The best a priori source for information regarding the difficulty of items in a test is content specialists and test developers. A judgmental procedure for eliciting this information was developed for this study. Once this prior information was obtained, it was combined with data obtained from test takers and the item parameters were estimated.
Since the primary objective of this study was to investigate how incorporating prior information improves estimation of item parameters in small samples, the factors that were investigated were sample size and type of prior information. These two factors were examined with respect to the accuracy with which item parameters were estimated. In order to investigate the accuracy with which item parameters in the Law School Admission Test (LSAT) are estimated, the item parameter estimates were compared with the known item parameter values. By randomly drawing small samples of varying sizes from the population of test takers, the relationship between sample size and the accuracy with which item parameters are estimated was studied. Data from the Reading Comprehension section of the LSAT was utilized.
The results indicate that the incorporation of ratings of item difficulty provided by subject matter specialists/test developers produced estimates of item difficulty statistics that were more accurate than that obtained without using such information. The improvement was observed for all item response models, the evaluated, including the model that is currently used for the LSAT.
This study has demonstrated that using judgmental information about the difficulty of test items can produce dramatic improvements in the estimation of item parameters. This improvement may be sufficient to warrant the routine use of judgmental information in item parameter estimation. However, obtaining judgmental information is time-consuming and costly. The question that arises naturally is whether using some other form of prior information can result in savings and lead to estimates equally as accurate as those obtained by using judgmental information. Several other forms of prior information were used in this study to examine this issue.

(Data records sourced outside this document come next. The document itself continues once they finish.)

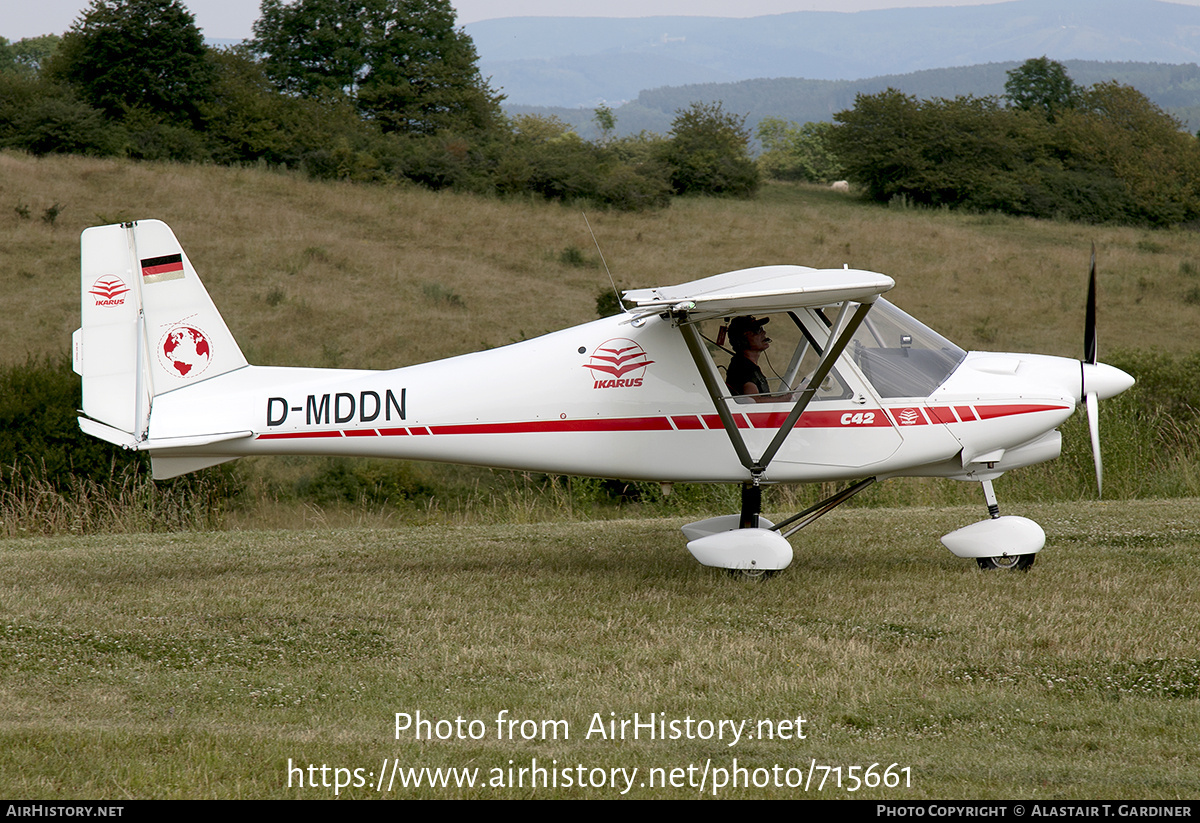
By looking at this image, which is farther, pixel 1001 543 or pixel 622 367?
pixel 1001 543

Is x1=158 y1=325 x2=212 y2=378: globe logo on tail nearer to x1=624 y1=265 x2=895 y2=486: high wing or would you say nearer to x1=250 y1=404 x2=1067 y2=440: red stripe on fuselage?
x1=250 y1=404 x2=1067 y2=440: red stripe on fuselage

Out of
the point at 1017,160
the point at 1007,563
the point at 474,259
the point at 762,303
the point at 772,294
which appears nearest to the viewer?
the point at 772,294

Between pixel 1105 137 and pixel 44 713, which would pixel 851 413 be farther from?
pixel 1105 137

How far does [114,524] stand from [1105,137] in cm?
5505

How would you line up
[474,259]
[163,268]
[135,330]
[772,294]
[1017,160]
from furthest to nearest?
[1017,160] < [474,259] < [163,268] < [135,330] < [772,294]

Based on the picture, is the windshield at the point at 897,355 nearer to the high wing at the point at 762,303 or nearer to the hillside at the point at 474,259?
the high wing at the point at 762,303

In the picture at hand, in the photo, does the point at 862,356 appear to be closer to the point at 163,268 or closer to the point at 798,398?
the point at 798,398

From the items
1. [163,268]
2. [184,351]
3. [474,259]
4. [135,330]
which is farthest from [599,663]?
[474,259]

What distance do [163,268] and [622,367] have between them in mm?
3555

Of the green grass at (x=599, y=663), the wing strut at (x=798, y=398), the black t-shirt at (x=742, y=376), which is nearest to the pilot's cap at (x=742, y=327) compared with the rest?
the black t-shirt at (x=742, y=376)

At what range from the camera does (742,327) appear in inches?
313

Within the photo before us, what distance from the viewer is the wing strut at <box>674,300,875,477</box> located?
24.0 feet

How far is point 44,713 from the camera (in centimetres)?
524
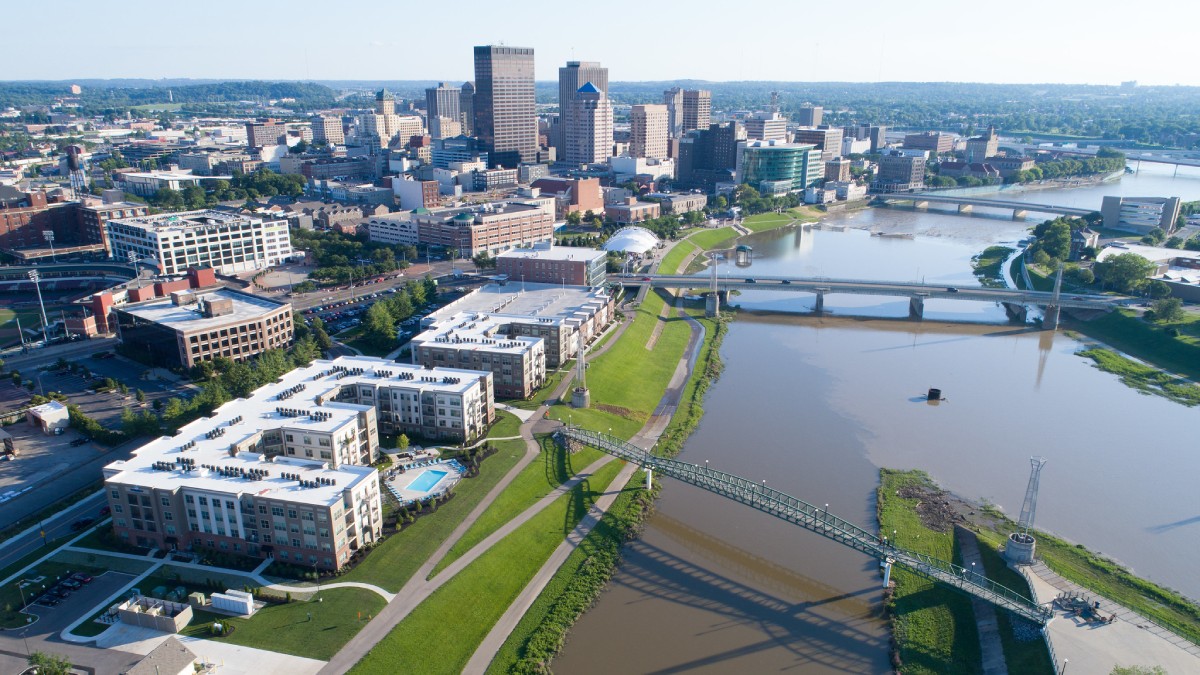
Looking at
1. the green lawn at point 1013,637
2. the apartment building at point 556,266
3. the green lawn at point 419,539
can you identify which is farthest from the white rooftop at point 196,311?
the green lawn at point 1013,637

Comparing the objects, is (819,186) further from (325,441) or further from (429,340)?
(325,441)

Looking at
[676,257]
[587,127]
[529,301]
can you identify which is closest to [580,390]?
[529,301]

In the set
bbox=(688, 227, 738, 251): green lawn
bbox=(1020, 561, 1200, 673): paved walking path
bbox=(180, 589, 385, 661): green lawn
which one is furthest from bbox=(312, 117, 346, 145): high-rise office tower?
bbox=(1020, 561, 1200, 673): paved walking path

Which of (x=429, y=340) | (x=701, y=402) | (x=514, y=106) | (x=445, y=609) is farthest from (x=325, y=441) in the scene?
(x=514, y=106)

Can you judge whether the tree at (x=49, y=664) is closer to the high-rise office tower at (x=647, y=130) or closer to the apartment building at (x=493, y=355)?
the apartment building at (x=493, y=355)

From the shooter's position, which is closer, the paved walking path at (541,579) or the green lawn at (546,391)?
the paved walking path at (541,579)

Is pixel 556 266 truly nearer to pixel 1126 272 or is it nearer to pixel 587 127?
pixel 1126 272
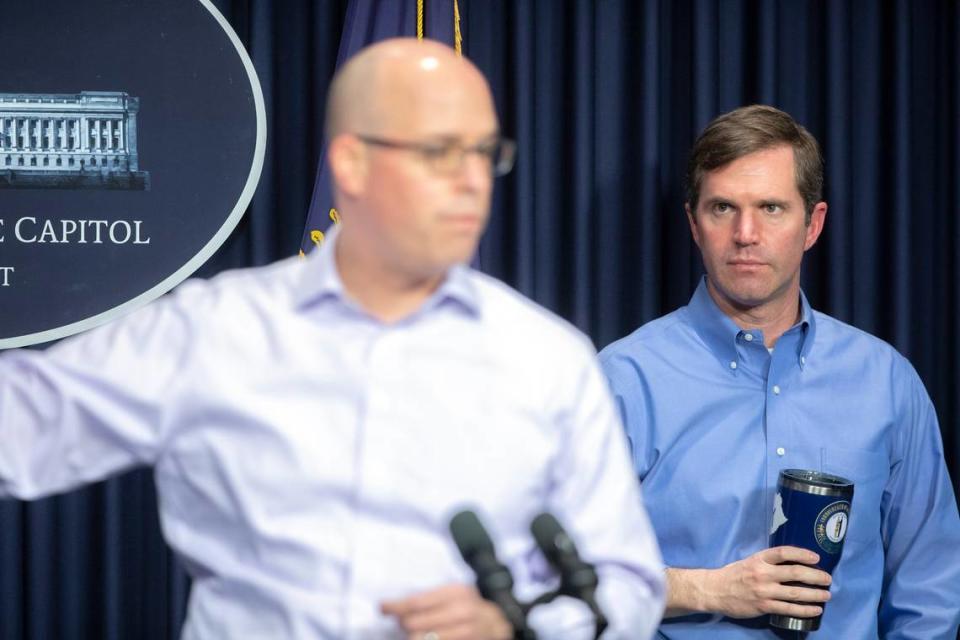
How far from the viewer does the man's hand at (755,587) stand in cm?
161

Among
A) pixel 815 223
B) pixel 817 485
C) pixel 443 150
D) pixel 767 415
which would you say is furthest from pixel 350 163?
pixel 815 223

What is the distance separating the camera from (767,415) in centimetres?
194

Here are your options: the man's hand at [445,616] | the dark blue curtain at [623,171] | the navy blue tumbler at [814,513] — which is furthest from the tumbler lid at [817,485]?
the dark blue curtain at [623,171]

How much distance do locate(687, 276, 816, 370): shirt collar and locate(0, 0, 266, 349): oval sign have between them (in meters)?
0.88

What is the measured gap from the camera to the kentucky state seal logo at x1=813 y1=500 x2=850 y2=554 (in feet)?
5.16

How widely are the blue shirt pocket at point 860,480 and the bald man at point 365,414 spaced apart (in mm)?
787

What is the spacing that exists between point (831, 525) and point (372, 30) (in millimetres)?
1244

While using judgmental information produced the most accurate estimates, differences between those estimates obtained using judgmental information and other forms of prior information were not substantial. In order to determine if differences that result from using different forms of prior information are substantial, the effects of using various forms of prior information for item calibration on the routing procedure in an adaptive testing scheme and the estimation of test taker ability need to be investigated. Only through such a study can the improvements offered by incorporating judgmental data as demonstrated in this study and other forms of prior information be fully understood.